Once built, three Cartesian trajectories were designed to test its operation, which are seen in Fig. 18 through Fig. 20.In order to obtain displacement measurements for the end effector to determine the precision of the prototype, two different measurements were used: first, the trajectories in the motors were simulated without having the robot assembled and with the use of the direct kinematics of the robot, an approximate trajectory of the end effector was produced. Second, with the built robot and using the assembly shown in Fig. 21, a video of the robot`s movement was taken and analyzed with video analysis software. Measuring the end-effector position using computer vision, which has proven to be an adequate method that presents the advantage of demonstrating the effects of certain parameters such as the flexible nature of cables. Simultaneously, because it is an external measurement, system performance is not affected [6]. Tracker software works by measuring an object’s displacement frame by frame to determine the actual movement of the object in the video [19]. This, to point out that the robot was recorded with a 60 FPS and 1080 p. camera.
Both results (simulation and real movement), as well as the desired trajectory, are showed in Fig. 22 through Fig. 24:
In the previous figures, the blue trajectory is the desired, the red trajectory is the simulated using the encoder measurements and the direct kinematics model and the violet trajectory is measured with the non-invasive proposed method. The previous tests show that the maximum deviation for the built prototype was 3% for the trajectory of 200 mm in X.
Errors can be traced back to many factors of the prototype. On the other hand, hardware limitation influence in controller performance, explained in section 3.3.3, proves there are certain inherent factors in cable driven robot dynamics that can affect the precision and accuracy of the robot. These factors include pulley design, cable properties such as material, elongation and mass, and the estimation of the feasible workspace of the robot [15].
As seen in the previous figures, horizontal movements present more errors than vertical. This can be explained due to fact that the motors are not completely synchronized as shown 3.3.4. This time gap between both motors has greater influences on movements requiring both motors to move in the same direction than on those requiring opposite movements. Also, gravity acts as an orthogonal force in horizontal movements which causes undesired behaviors in the cables.
5. CONCLUSIONS
Regarding the calculation of the robot's workspace, two fundamental factors are derived for its optimization, the minimum tension factor and the maximum tension. Analyzing the complexity of optimizing both parameters simultaneously one can opt to leave one of these parameters as input (fixed) and calibrate the other. Finally, maximum torque was optimized because it was found that the security factor can be personalized according to the application or scenario in which the robot is going to operate.
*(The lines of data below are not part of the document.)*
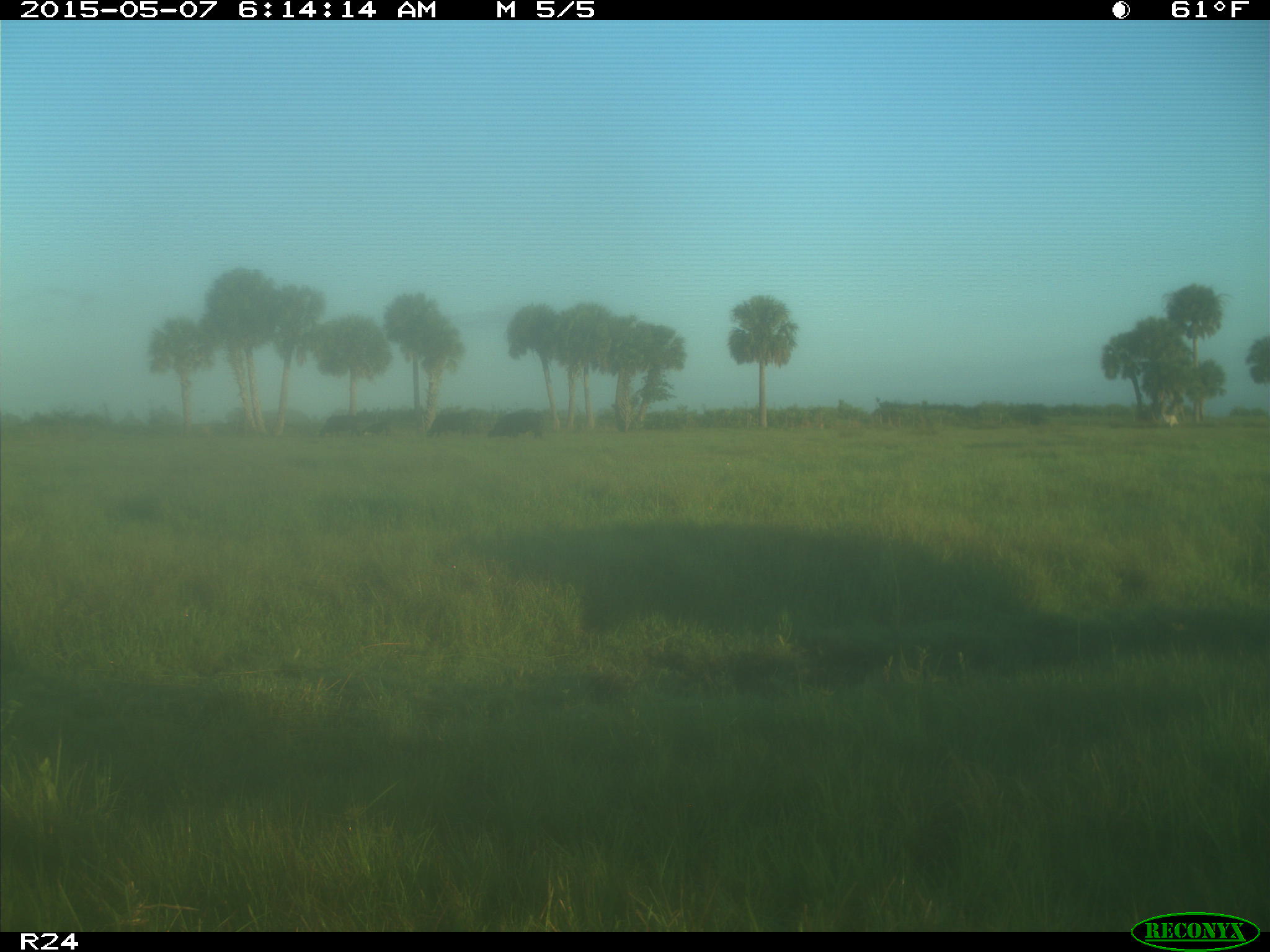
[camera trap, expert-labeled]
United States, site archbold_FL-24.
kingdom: Animalia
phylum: Chordata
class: Mammalia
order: Artiodactyla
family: Bovidae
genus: Bos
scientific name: Bos taurus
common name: domestic cow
Bos taurus (domestic cow).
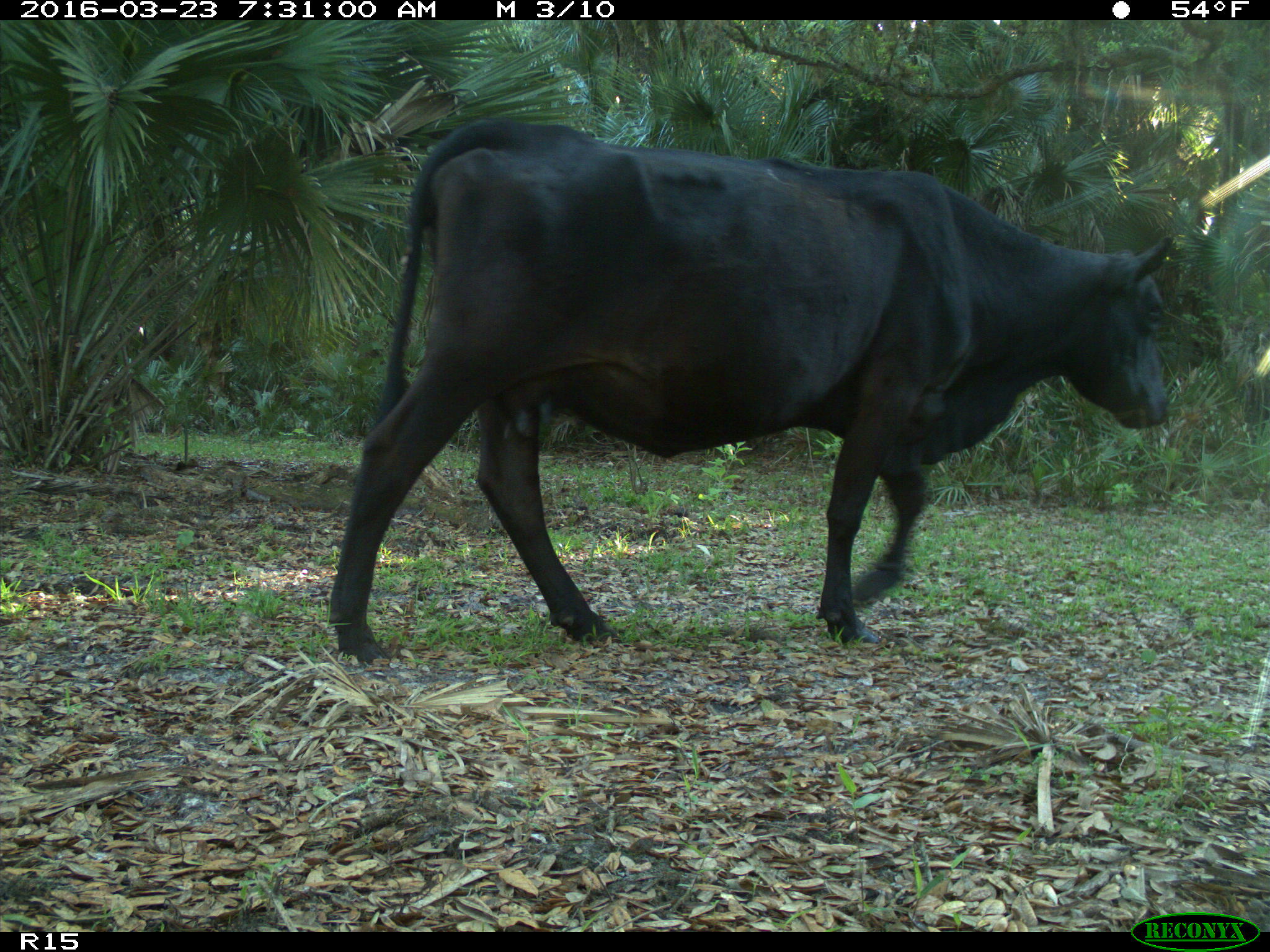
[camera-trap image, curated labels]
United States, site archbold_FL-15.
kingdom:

The maximum torque calculated using the workspace only takes into consideration static effects. This condition restricts the veracity of the calculation and makes it valid for small speeds and accelerations where the dynamic effects are negligible.
When evaluating motor synchronization, the obtained results were considered satisfactory because both motors were adjusted with the design of one controller.
The use of high-order trajectories is fundamental in these types of applications. Ensuring smooth speeds and acceleration curves causes actuators to make low efforts that do not compromise the mechanical design of the robot.
When transitioning from simulations to the prototype, robot precision and accuracy was smaller than in the simulations. This is because the mechanical components of the robot influence the control of the motors causing the actuator not to move in a linear way and have millimetric errors in its Cartesian position. One of these mechanical factors is the backlash between the threaded shaft and the drum of the cable collection mechanism. In addition, it has been shown 7], that changing the shape of the end effector for one that includes fixed pulleys of the same radius as the pulleys of the structure, significantly improves robot movement.